Часто, в первые годы их любви, ему хотелось сказать жене несколько ласковых слов, но неумолимая память суфлировала гениальному артисту, что такие же именно у него есть в той или другой роли. Тянуло его обнять трепетавшую от восторга женщину, и он видел такой же жест, исполненный им когда – то в одной из драм, которую он играл. Поневоле для настоящей жизни у него оставались безмолвие и холод… Поэтому и встречи с их обязательными поцелуями, расспросами с одной стороны и слезливым умилением с другой сделались ему нестерпимы. Для него и сцена обратилась в привычку в обязанность, а тут не угодно ли повторяться еще за стенами театра…
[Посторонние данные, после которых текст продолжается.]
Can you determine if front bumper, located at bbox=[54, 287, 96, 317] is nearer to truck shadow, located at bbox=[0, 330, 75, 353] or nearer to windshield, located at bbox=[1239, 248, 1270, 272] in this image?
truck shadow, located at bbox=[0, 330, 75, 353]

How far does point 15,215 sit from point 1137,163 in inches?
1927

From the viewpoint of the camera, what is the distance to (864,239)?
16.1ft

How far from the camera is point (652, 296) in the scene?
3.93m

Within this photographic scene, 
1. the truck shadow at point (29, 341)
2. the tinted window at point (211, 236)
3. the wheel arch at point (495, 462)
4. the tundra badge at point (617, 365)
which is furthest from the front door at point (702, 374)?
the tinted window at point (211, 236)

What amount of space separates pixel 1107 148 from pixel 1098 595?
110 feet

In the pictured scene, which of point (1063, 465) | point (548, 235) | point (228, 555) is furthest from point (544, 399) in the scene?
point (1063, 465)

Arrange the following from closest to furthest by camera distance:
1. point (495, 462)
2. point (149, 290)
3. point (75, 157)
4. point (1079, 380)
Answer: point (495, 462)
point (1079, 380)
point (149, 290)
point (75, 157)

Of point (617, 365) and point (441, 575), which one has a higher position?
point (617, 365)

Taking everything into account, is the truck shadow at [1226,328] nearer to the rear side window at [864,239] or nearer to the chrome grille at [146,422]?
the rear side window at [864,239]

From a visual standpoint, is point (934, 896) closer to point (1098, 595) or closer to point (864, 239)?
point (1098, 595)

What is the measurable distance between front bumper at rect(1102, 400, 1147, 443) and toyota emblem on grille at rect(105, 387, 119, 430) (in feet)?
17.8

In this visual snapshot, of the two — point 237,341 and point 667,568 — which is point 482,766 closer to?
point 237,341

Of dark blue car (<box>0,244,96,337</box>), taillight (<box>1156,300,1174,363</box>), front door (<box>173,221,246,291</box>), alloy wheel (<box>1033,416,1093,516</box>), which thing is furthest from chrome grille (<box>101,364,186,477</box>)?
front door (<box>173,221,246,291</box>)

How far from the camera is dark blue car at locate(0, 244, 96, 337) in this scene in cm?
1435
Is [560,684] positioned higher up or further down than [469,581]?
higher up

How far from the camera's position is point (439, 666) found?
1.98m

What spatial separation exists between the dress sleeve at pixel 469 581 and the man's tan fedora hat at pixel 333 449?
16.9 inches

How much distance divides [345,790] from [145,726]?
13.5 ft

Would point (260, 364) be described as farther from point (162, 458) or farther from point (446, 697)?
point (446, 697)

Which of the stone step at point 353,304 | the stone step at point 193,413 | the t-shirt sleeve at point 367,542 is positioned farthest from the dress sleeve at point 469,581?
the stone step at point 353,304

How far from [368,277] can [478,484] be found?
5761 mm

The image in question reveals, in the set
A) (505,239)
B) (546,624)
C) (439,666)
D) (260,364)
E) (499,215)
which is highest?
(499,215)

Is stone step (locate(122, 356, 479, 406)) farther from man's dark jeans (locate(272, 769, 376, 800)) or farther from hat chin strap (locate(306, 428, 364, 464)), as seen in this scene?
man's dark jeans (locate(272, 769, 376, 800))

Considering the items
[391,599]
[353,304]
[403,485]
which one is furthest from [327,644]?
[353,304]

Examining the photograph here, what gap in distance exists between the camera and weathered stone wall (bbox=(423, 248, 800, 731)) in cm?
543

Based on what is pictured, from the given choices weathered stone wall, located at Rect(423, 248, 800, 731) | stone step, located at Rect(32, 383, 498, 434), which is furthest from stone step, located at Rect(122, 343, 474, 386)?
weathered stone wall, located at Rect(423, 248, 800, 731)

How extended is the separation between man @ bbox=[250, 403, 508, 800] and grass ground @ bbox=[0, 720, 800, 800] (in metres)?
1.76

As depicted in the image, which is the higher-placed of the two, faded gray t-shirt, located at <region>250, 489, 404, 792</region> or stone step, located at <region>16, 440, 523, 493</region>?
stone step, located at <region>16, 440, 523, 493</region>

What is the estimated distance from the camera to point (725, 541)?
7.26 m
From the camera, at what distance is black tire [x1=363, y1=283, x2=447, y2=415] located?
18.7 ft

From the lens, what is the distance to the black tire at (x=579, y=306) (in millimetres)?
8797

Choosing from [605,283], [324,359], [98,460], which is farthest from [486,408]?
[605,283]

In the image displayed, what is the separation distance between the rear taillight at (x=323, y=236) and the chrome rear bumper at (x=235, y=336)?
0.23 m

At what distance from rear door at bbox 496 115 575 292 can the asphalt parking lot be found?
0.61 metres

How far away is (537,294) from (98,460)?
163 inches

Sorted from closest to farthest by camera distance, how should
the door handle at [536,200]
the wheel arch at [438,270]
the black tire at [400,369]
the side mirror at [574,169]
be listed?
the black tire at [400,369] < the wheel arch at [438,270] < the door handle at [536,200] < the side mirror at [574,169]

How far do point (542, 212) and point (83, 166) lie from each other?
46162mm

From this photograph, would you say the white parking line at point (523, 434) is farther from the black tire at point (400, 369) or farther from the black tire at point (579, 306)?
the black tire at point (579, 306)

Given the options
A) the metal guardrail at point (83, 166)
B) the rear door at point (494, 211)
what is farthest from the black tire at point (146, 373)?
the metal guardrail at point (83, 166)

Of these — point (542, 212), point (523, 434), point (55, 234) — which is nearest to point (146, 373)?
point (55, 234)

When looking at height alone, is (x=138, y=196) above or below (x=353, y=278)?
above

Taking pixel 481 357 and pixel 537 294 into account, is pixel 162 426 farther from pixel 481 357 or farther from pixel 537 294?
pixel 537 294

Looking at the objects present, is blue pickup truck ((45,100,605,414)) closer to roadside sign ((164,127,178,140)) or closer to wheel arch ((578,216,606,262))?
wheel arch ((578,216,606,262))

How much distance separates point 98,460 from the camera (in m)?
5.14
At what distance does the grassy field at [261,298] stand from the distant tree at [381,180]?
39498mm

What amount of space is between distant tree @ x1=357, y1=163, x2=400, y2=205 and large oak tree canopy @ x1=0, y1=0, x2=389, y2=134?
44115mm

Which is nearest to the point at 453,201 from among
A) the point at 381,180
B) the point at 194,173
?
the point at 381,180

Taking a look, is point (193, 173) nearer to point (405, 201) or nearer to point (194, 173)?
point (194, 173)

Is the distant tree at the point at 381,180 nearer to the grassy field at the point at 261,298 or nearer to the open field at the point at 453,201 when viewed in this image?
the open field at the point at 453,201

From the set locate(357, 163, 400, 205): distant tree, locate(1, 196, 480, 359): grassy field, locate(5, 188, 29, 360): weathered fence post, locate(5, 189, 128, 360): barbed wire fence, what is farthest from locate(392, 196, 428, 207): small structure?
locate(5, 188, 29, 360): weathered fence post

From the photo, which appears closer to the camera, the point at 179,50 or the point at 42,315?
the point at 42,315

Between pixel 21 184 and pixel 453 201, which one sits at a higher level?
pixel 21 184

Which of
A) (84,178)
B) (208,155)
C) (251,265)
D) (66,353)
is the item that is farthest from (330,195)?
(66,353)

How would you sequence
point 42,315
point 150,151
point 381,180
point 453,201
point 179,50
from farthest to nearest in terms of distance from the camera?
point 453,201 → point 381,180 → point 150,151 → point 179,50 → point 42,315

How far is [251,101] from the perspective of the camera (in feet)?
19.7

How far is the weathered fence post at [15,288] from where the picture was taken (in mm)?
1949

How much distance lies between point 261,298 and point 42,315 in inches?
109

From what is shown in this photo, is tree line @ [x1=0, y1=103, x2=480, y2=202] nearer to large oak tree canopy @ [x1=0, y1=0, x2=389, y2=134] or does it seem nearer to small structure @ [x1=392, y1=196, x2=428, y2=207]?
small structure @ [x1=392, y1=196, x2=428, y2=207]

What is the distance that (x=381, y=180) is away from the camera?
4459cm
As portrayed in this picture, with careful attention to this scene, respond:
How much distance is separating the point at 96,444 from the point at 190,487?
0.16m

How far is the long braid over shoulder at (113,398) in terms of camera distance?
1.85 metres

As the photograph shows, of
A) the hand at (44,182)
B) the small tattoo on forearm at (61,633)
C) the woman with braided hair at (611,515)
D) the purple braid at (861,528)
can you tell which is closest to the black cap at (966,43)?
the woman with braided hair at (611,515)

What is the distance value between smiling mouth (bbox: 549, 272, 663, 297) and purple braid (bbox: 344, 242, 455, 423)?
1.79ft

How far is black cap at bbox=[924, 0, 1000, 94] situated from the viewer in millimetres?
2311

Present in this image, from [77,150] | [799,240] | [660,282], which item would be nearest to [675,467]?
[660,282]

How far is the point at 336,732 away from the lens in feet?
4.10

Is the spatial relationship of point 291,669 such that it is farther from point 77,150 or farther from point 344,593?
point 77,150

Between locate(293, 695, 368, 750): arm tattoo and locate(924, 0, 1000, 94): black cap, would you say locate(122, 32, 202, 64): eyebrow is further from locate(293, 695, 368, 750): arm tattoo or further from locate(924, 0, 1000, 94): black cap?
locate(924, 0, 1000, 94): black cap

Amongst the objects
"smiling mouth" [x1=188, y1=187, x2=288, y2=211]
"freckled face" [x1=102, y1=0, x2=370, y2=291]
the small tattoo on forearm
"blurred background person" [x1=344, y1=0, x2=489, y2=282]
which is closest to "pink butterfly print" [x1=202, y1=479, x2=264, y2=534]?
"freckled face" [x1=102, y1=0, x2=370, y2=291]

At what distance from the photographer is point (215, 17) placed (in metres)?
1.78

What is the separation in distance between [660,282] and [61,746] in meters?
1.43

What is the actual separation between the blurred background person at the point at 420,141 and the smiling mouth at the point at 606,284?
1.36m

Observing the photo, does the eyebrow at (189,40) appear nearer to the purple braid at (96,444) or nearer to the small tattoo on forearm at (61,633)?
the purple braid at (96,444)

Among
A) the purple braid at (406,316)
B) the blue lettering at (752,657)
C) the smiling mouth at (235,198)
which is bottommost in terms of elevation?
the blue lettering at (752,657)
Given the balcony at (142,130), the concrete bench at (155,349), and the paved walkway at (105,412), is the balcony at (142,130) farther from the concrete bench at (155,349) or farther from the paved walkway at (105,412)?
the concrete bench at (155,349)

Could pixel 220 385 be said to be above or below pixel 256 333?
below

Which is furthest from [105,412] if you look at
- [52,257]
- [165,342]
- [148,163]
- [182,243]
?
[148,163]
Теперь, выйдя в Комо из вокзала и встретив свою коляску, он даже не спросил у кучера, всё ли благополучно. Это вполне бесполезно: случись что – нибудь, его и без того уведомили бы телеграммой… Ночь, безлунная, темная, окутывала все. Только бесчисленные звезды робко глядели в ее зловещий мрак, жмурясь и мигая над окутанною густыми испарениями греха и преступления землею. Дорога шла по левому берегу озера. Тусклое и тяжело спавшее в гористых берегах, оно изредка намечивалось направо, словно чаша, налитая свинцом… Краснели и желтели огни в окнах вилл, заслонившихся садами.